30.1.04

Brassaï

Brassaï, Paris de nuitAs far as I'm concerned, you can never look at too many pictures of Paris. So I've been looking up some resources on the Hungarian photographer Brassaï, inspired by an old article I read (Brassaï plein cadre, May 26, 2000, in Le Point) on the big exhibition (Brassaï) at the Centre Pompidou back in 2000. Gyula Halász took his pseudonym from Brassó, the village in Hungary where he was born (this town is now in Romania). He arrived in Paris in 1925, which he immediately recognized as his adopted home (his tomb is in the Montparnasse Cemetery). He came to France as a journalist but thought that he might make a better income if he became a photographer, so he learned how to use a camera. As recounted in the article, it was the Parisian night that first captivated him (see image at right):
"Night suggests, but it does not show. It frees the forces in us that, during the day, are subdued by reason." He loved the faces that tell a story, the little jobs that speak of the town's real nature, the places of pleasure, the reverberations, and their spots of light. Let's go! On his back, twenty-four unexposed plates (the maximum he could carry) and his camera (rather unwieldy, like those of the time [see the self-portrait Brassaï, Boulevard Saint-Jacques, 1932]). The stroll begins.

In 1932, his first book appeared: Paris by Night, sixty-two images with a preface by Paul Morand. A triumph at the bookstores. This poetry without sentimentality, this intoxicating seizure of contrasts, this shimmer of lines, yes, Paris recognized itself in his work, and his friend Henry Miller gave him the title of "the eye of Paris." André Breton wanted to bring him into his surrealist group, but he always resisted, suspecting Breton to be a tyrant and accepting only the presitigious collaboration on the Minotaure review, where his spread showed magnificent nudes [see these two examples]. "They thought of my photos as surrealist because they revealed a ghostly Paris, unreal, drowned in night and fog. But the surrealism of my images was nothing but reality rendered fantastic by dreaming. I sought only to express reality, because nothing is more surreal."
********
[WORK INSTRUCTIONS]
(a) In the Brassaï post, where is the photographer's tomb?
(b) Please list every person the Brassaï post names, other than Brassaï himself.

[DATA BLOCK]
********
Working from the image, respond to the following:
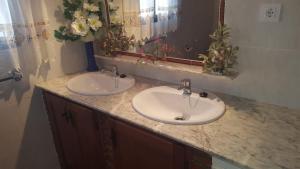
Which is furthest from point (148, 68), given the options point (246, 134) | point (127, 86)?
point (246, 134)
********
[ANSWERS IN ORDER]
(a) His tomb is in the Montparnasse Cemetery.

(b) Paul Morand, Henry Miller, André Breton